In one of many similar incidents, a mob chanting “Russia for Russians” and “White power” marched through a south Moscow district in October 2013 after an Azerbaijani immigrant killed a young man. In another incident, rioters stormed into a market where a large number of immigrants are employed.

In a sign of the Russian government’s nervousness about rising nationalism, police locked down the area around the Kremlin as scattered disorder continued for days.

Russian authorities responded to the rioting by rounding up, apparently at random, thousands of immigrants — many of whom possessed work permits and the right to reside in Russia — and incarcerated them in a makeshift tent camp in Moscow. Tanya Lokshina, Russia program director at Human Rights Watch, described conditions at the tent camp as “inhuman.”

With about 50 percent of all Russians professing nationalist and anti-immigration views in opinion polls, calls for the introduction of a visa regime with former Soviet republics have been growing. But Russian President Vladimir Putin has opposed such a move.

“A visa regime would mean that we are pushing former Soviet republics away,” Mr. Putin said last year. “But we need to bring them closer.”

Mr. Putin’s stance has been criticized by opposition politicians such as Alexei Navalny, who led massive anti-Kremlin protests in 2011 and 2012. (The opposition leader is under house arrest as he awaits trial on disputed fraud charges.)

“I don’t know why I need a visa for France or Germany, whereas any citizen of Kyrgyzstan and Tajikistan can buy a one-way ticket and come here [to Russia],” Mr. Navalny said in a debate ahead of last year’s Moscow mayoral elections.

But Mukhamad Amin Madzhumder, head of the Russian Federation of Migrants, believes that scrapping visa-free agreements with former Soviet republics in Central Asia is unworkable.

“Firstly, there are already millions of immigrants from these countries in Russia,” he said. “Secondly, Russia’s borders with the Central Asia republics are so huge that they are almost impossible to control.”

Immigrants throughout Russia frequently complain of “slavelike” labor conditions. Reports say Tajiks and other “guest workers” from Central Asia often are forced to work without pay by employers who take away their passports and keep them under guard.
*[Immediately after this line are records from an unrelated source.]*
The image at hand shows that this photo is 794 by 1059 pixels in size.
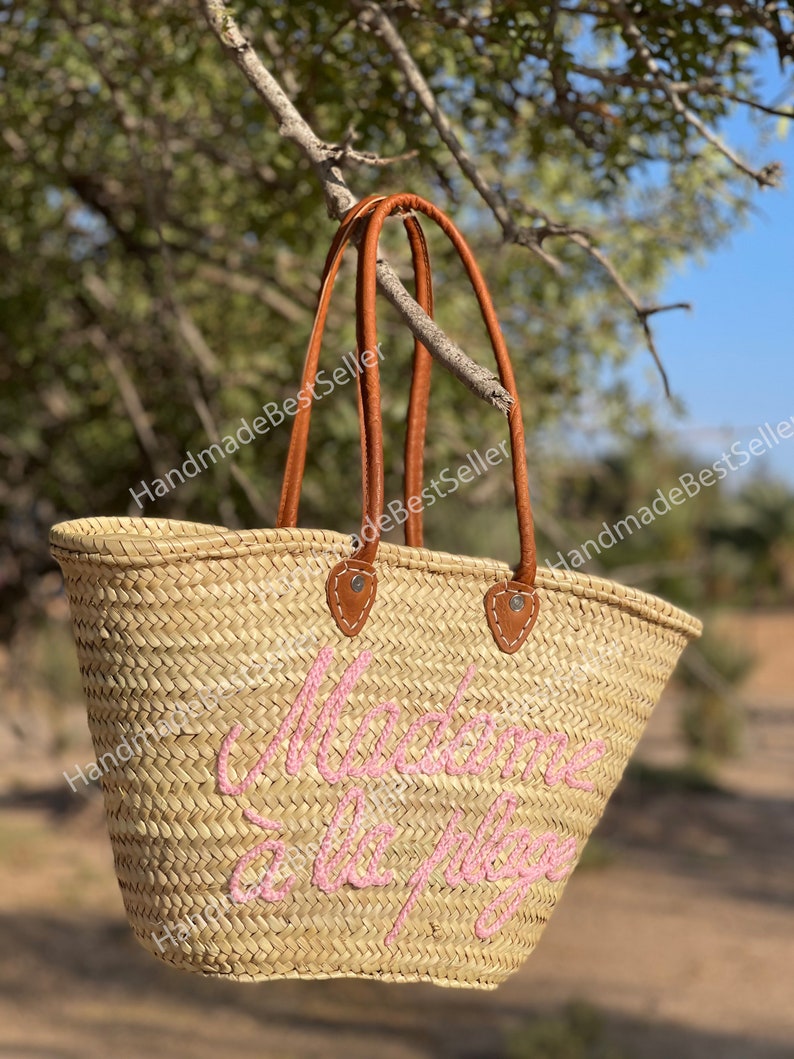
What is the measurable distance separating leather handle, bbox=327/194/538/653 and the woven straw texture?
0.6 inches

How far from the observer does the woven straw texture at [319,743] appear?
1000 mm

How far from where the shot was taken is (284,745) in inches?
40.4

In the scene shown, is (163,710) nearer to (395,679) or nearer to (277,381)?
(395,679)

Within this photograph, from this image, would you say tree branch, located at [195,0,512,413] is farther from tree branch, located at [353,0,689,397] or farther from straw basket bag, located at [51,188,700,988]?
tree branch, located at [353,0,689,397]

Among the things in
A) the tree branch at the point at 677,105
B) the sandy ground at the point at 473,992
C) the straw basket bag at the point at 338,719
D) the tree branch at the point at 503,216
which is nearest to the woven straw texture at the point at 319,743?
the straw basket bag at the point at 338,719

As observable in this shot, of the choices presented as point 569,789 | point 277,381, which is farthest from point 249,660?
point 277,381

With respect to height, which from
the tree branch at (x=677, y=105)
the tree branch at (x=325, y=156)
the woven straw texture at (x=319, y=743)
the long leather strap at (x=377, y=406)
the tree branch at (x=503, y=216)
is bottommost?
the woven straw texture at (x=319, y=743)

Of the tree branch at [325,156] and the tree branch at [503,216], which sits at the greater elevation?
the tree branch at [503,216]

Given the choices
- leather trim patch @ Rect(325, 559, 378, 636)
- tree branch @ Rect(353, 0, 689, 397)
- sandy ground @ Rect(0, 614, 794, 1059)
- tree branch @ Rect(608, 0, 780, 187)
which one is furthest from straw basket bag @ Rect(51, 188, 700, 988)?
sandy ground @ Rect(0, 614, 794, 1059)

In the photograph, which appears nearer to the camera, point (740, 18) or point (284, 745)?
point (284, 745)

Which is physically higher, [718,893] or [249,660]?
[718,893]

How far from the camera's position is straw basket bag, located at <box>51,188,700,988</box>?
100 centimetres

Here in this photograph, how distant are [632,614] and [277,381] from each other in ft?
7.57

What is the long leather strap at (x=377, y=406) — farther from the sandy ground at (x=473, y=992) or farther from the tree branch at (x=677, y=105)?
the sandy ground at (x=473, y=992)
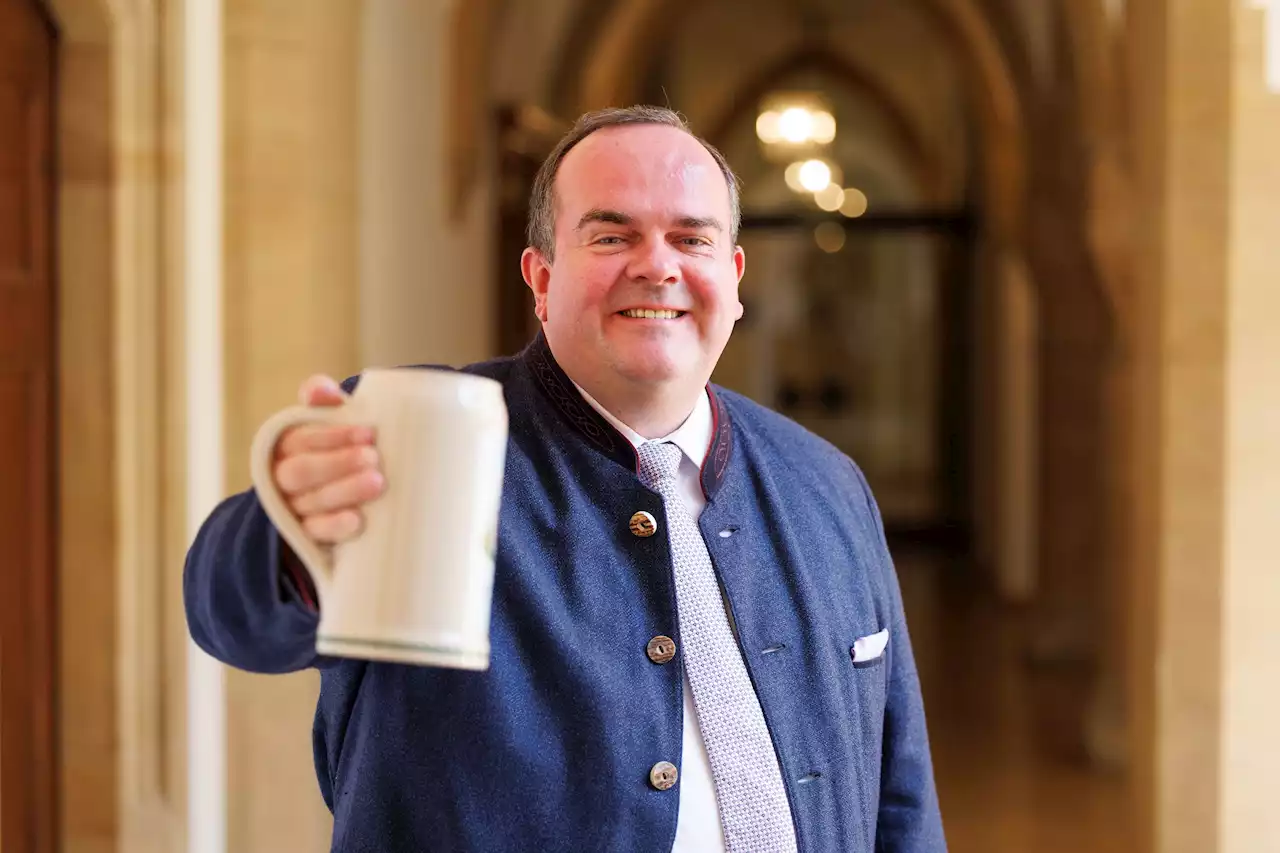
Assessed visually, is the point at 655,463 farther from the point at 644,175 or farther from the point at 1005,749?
the point at 1005,749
Rumors circulated online and in Russian media this month that 100,000 immigrants were planning to protest in the streets of Moscow.

Relations are tense in Moscow and other large cities between ethnic Russians and “internal migrants” from mainly Muslim republics such as Chechnya, in the volatile North Caucasus region.

Last summer, residents of a small town in southern Russia blocked a highway and demanded that authorities expel Chechens living there after a 16-year-old Chechen was charged with killing an off-duty soldier in a brawl.

Along with the south Moscow nationalist riots in October, these were the most serious race-related disturbances in Russia since late 2010, when about 5,000 people rioted in Moscow after an ethnic Russian soccer fan was killed by a group of youths from the North Caucasus region. President Dmitry Medvedev at the time called nationalist tensions “a threat to the very stability of Russia.”